-- START EXTRACTED DATA --
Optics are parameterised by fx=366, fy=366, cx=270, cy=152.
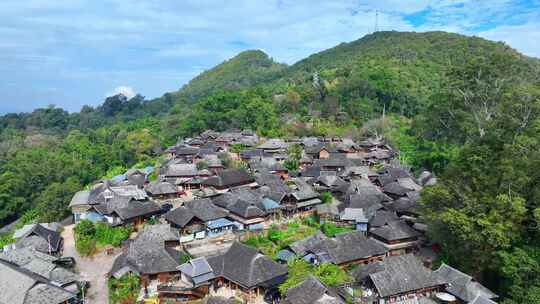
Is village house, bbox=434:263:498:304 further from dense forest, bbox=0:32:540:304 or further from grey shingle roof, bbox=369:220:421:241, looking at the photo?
grey shingle roof, bbox=369:220:421:241

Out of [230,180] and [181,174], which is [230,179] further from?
[181,174]

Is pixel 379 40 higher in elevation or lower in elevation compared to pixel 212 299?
higher

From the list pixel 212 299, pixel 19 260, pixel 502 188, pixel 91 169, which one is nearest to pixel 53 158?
pixel 91 169

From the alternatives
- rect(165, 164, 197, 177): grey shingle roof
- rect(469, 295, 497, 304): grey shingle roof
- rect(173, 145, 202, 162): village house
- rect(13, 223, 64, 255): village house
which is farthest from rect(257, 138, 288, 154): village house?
rect(469, 295, 497, 304): grey shingle roof

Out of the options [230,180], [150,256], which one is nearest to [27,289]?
[150,256]

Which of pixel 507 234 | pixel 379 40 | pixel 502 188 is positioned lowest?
pixel 507 234

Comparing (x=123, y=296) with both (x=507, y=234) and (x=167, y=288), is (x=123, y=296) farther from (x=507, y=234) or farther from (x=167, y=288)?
(x=507, y=234)

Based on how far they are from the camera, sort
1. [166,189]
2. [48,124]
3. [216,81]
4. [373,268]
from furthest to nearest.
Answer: [216,81], [48,124], [166,189], [373,268]

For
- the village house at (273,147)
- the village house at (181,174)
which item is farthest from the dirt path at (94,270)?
the village house at (273,147)
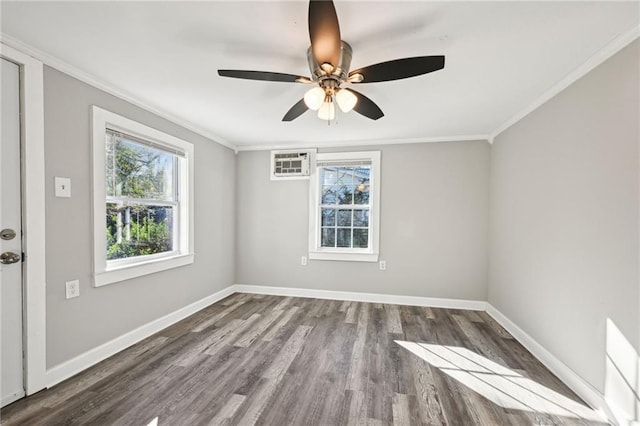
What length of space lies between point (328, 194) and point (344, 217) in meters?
0.42

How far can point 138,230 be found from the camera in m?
2.76

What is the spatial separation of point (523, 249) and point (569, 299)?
747mm

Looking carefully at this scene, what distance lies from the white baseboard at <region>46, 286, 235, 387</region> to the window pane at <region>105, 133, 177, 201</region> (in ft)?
4.16

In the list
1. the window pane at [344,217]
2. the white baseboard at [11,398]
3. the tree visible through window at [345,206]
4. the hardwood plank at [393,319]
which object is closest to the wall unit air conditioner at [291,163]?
the tree visible through window at [345,206]

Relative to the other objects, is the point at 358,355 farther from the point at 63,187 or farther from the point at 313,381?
the point at 63,187

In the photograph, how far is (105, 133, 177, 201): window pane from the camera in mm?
2439

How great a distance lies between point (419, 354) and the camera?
2.49 meters

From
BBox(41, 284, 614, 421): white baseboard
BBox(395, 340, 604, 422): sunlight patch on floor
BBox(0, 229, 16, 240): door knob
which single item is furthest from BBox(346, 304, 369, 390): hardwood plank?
BBox(0, 229, 16, 240): door knob

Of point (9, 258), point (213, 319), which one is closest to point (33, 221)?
point (9, 258)

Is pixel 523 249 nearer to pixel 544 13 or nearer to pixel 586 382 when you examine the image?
pixel 586 382

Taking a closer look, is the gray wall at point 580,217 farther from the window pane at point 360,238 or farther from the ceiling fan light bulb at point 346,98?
the window pane at point 360,238

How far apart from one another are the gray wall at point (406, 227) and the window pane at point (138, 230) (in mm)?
1377

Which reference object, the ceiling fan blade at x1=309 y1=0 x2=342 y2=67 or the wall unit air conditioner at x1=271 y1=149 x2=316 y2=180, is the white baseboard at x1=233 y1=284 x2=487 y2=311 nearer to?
the wall unit air conditioner at x1=271 y1=149 x2=316 y2=180

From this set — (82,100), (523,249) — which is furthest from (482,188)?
(82,100)
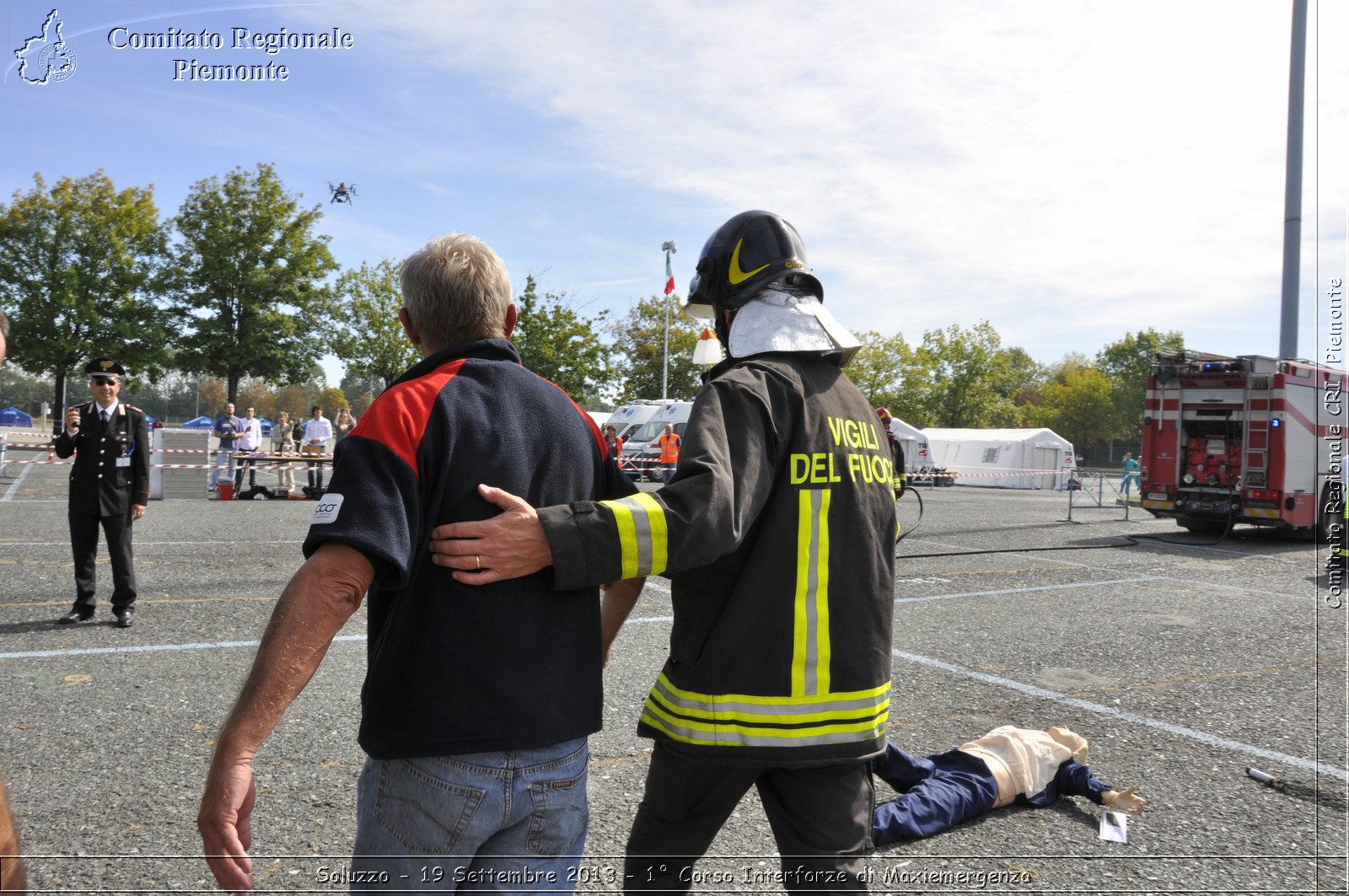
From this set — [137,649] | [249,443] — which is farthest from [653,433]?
[137,649]

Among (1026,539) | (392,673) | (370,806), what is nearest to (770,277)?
(392,673)

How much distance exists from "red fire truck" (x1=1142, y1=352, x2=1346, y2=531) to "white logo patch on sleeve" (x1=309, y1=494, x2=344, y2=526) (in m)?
16.4

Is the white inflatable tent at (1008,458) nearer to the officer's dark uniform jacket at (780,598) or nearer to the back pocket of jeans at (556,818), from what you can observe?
the officer's dark uniform jacket at (780,598)

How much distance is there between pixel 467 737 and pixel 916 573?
929 cm

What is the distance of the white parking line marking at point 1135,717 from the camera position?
4426mm

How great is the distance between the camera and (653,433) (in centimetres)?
2820

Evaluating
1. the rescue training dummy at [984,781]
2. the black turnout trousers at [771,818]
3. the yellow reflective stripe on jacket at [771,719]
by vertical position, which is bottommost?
the rescue training dummy at [984,781]

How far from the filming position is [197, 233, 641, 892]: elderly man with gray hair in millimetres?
1619

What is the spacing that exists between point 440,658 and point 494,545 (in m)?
0.24

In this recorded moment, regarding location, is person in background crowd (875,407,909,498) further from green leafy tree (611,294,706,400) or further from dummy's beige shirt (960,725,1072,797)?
green leafy tree (611,294,706,400)

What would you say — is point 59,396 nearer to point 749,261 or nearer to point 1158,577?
point 1158,577

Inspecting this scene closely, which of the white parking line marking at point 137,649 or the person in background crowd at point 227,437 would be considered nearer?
the white parking line marking at point 137,649

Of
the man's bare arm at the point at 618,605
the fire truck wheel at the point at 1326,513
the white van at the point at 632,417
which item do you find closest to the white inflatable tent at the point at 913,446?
the white van at the point at 632,417

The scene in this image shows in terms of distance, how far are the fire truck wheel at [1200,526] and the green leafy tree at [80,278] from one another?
111 feet
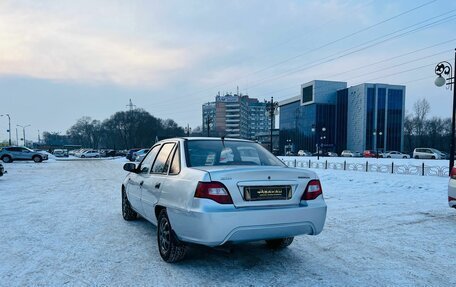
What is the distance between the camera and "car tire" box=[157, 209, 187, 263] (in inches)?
169

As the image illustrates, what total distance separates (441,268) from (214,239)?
307cm

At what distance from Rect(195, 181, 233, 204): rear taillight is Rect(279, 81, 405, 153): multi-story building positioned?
259 ft

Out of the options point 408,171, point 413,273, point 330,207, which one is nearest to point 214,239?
point 413,273

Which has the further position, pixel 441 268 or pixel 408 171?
pixel 408 171

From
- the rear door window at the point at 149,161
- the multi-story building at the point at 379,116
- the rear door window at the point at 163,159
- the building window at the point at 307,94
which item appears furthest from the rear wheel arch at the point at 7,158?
the building window at the point at 307,94

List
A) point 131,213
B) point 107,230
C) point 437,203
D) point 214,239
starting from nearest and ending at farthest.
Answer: point 214,239, point 107,230, point 131,213, point 437,203

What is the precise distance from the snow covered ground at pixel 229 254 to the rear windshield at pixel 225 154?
53.6 inches

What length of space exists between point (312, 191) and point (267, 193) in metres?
0.72

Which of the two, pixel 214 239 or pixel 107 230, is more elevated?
pixel 214 239

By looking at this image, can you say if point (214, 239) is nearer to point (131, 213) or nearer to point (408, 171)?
point (131, 213)

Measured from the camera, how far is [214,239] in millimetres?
3695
-- END EXTRACTED DATA --
◆ WHAT IS ASKED
Can you write out all of the material again with "dense forest" swapped for "pine forest" and nothing else changed, leaving out the pictures?

◆ FINAL RESULT
Optics are parameterised by fx=366, fy=366, cx=270, cy=152.
Is village house, bbox=434:263:498:304 further from pine forest, bbox=0:32:540:304 or further from grey shingle roof, bbox=369:220:421:241, looking at the photo?
grey shingle roof, bbox=369:220:421:241

Out of [230,180] and [181,174], which is [230,179] further from?
[181,174]

Is pixel 379 40 higher in elevation or lower in elevation compared to pixel 212 299?
higher

From the list pixel 212 299, pixel 19 260, pixel 502 188, pixel 91 169, which one is nearest to pixel 53 158?
pixel 91 169

From the alternatives
- rect(165, 164, 197, 177): grey shingle roof
- rect(469, 295, 497, 304): grey shingle roof
- rect(173, 145, 202, 162): village house
- rect(13, 223, 64, 255): village house
which is farthest from rect(257, 138, 288, 154): village house?
rect(469, 295, 497, 304): grey shingle roof

Out of the options [230,180], [150,256], which one is nearest to [27,289]?
[150,256]

Which of pixel 507 234 | pixel 379 40 | pixel 502 188 is positioned lowest?
pixel 507 234

Comparing (x=123, y=296) with both (x=507, y=234) and (x=167, y=288), is (x=123, y=296) farther from (x=507, y=234) or farther from (x=167, y=288)?
(x=507, y=234)

Based on how far they are from the camera, sort
1. [166,189]
2. [48,124]
3. [216,81]
4. [373,268]
from furthest to nearest.
Answer: [216,81], [48,124], [166,189], [373,268]

For
- the village house at (273,147)
- the village house at (181,174)
which item is farthest from the dirt path at (94,270)?
the village house at (273,147)
What length of space lies between point (328, 194) and point (344, 217) in meters?
0.42

How far can point 138,230 be found from the camera in m?
2.76

What is the spatial separation of point (523, 249) and point (569, 299)?
747mm

Looking carefully at this scene, what distance lies from the white baseboard at <region>46, 286, 235, 387</region> to the window pane at <region>105, 133, 177, 201</region> (in ft)?
4.16

In the list
1. the window pane at [344,217]
2. the white baseboard at [11,398]
3. the tree visible through window at [345,206]
4. the hardwood plank at [393,319]
which object is closest to the wall unit air conditioner at [291,163]?
the tree visible through window at [345,206]

Relative to the other objects, is the point at 358,355 farther from the point at 63,187 or farther from the point at 313,381?
the point at 63,187

In the photograph, how far is (105, 133, 177, 201): window pane from the camera in mm?
2439

How great a distance lies between point (419, 354) and the camera?
2.49 meters

From
BBox(41, 284, 614, 421): white baseboard
BBox(395, 340, 604, 422): sunlight patch on floor
BBox(0, 229, 16, 240): door knob
which single item is furthest from BBox(346, 304, 369, 390): hardwood plank?
BBox(0, 229, 16, 240): door knob

Of point (9, 258), point (213, 319), which one is closest to point (33, 221)?
point (9, 258)

Is pixel 523 249 nearer to pixel 544 13 or nearer to pixel 586 382 when you examine the image?
pixel 586 382

Taking a closer look, is the gray wall at point 580,217 farther from the window pane at point 360,238 or farther from the ceiling fan light bulb at point 346,98?
the window pane at point 360,238

How far apart from one another are the gray wall at point (406, 227) and the window pane at point (138, 230) (in mm)?
1377

Which reference object, the ceiling fan blade at x1=309 y1=0 x2=342 y2=67 or the wall unit air conditioner at x1=271 y1=149 x2=316 y2=180, is the white baseboard at x1=233 y1=284 x2=487 y2=311 nearer to?
the wall unit air conditioner at x1=271 y1=149 x2=316 y2=180

From this set — (82,100), (523,249) — which is furthest from (482,188)?
(82,100)
From this set — [137,649] | [249,443] — which is farthest from [653,433]?
[137,649]

Among (1026,539) | (392,673) | (370,806), what is nearest to (770,277)?
(392,673)

How much distance exists from "red fire truck" (x1=1142, y1=352, x2=1346, y2=531) to "white logo patch on sleeve" (x1=309, y1=494, x2=344, y2=526) (in m)?
16.4

Is the white inflatable tent at (1008,458) nearer to the officer's dark uniform jacket at (780,598) or nearer to the back pocket of jeans at (556,818), from what you can observe?
the officer's dark uniform jacket at (780,598)

How much distance is there between pixel 467 737 and pixel 916 573?
929 cm

What is the distance of the white parking line marking at point 1135,717 from the camera position?
4426mm

How great is the distance between the camera and (653,433) (in centimetres)?
2820

Evaluating
1. the rescue training dummy at [984,781]
2. the black turnout trousers at [771,818]
3. the yellow reflective stripe on jacket at [771,719]
by vertical position, which is bottommost?
the rescue training dummy at [984,781]

How far from the filming position is [197, 233, 641, 892]: elderly man with gray hair in millimetres?
1619

What is the spacing that exists between point 440,658 and point 494,545 (in m)?
0.24

In this recorded moment, regarding location, is person in background crowd (875,407,909,498) further from green leafy tree (611,294,706,400) or further from dummy's beige shirt (960,725,1072,797)?
green leafy tree (611,294,706,400)

What would you say — is point 59,396 nearer to point 749,261 or nearer to point 1158,577?
point 1158,577

Inspecting this scene closely, which of the white parking line marking at point 137,649 or the person in background crowd at point 227,437 would be considered nearer?
the white parking line marking at point 137,649

Of
the man's bare arm at the point at 618,605
the fire truck wheel at the point at 1326,513
the white van at the point at 632,417
which item do you find closest to the white inflatable tent at the point at 913,446?
the white van at the point at 632,417

The scene in this image shows in terms of distance, how far are the fire truck wheel at [1200,526] and the green leafy tree at [80,278] from one another?
111 feet
What is the distance between the camera and "car tire" box=[157, 209, 187, 263] (in inches)?
169

As the image illustrates, what total distance separates (441,268) from (214,239)?
307cm

At what distance from Rect(195, 181, 233, 204): rear taillight is Rect(279, 81, 405, 153): multi-story building positioned?
259 ft

Out of the options point 408,171, point 413,273, point 330,207, which one is nearest to point 214,239?
point 413,273

Which has the further position, pixel 441 268 or pixel 408 171?
pixel 408 171

From
- the rear door window at the point at 149,161
- the multi-story building at the point at 379,116
- the rear door window at the point at 163,159
- the building window at the point at 307,94
which item appears furthest from the rear wheel arch at the point at 7,158?
the building window at the point at 307,94

List
A) point 131,213
B) point 107,230
C) point 437,203
D) point 214,239
starting from nearest and ending at farthest.
Answer: point 214,239, point 107,230, point 131,213, point 437,203

What is the precise distance from the snow covered ground at pixel 229 254 to the rear windshield at pixel 225 154?
53.6 inches

What length of space exists between point (312, 191) and point (267, 193) in metres?
0.72

Which of the two, pixel 214 239 or pixel 107 230, is more elevated?
pixel 214 239

By looking at this image, can you say if point (214, 239) is nearer to point (131, 213) or nearer to point (408, 171)?
point (131, 213)

Measured from the camera, how far is [214,239] in millimetres?
3695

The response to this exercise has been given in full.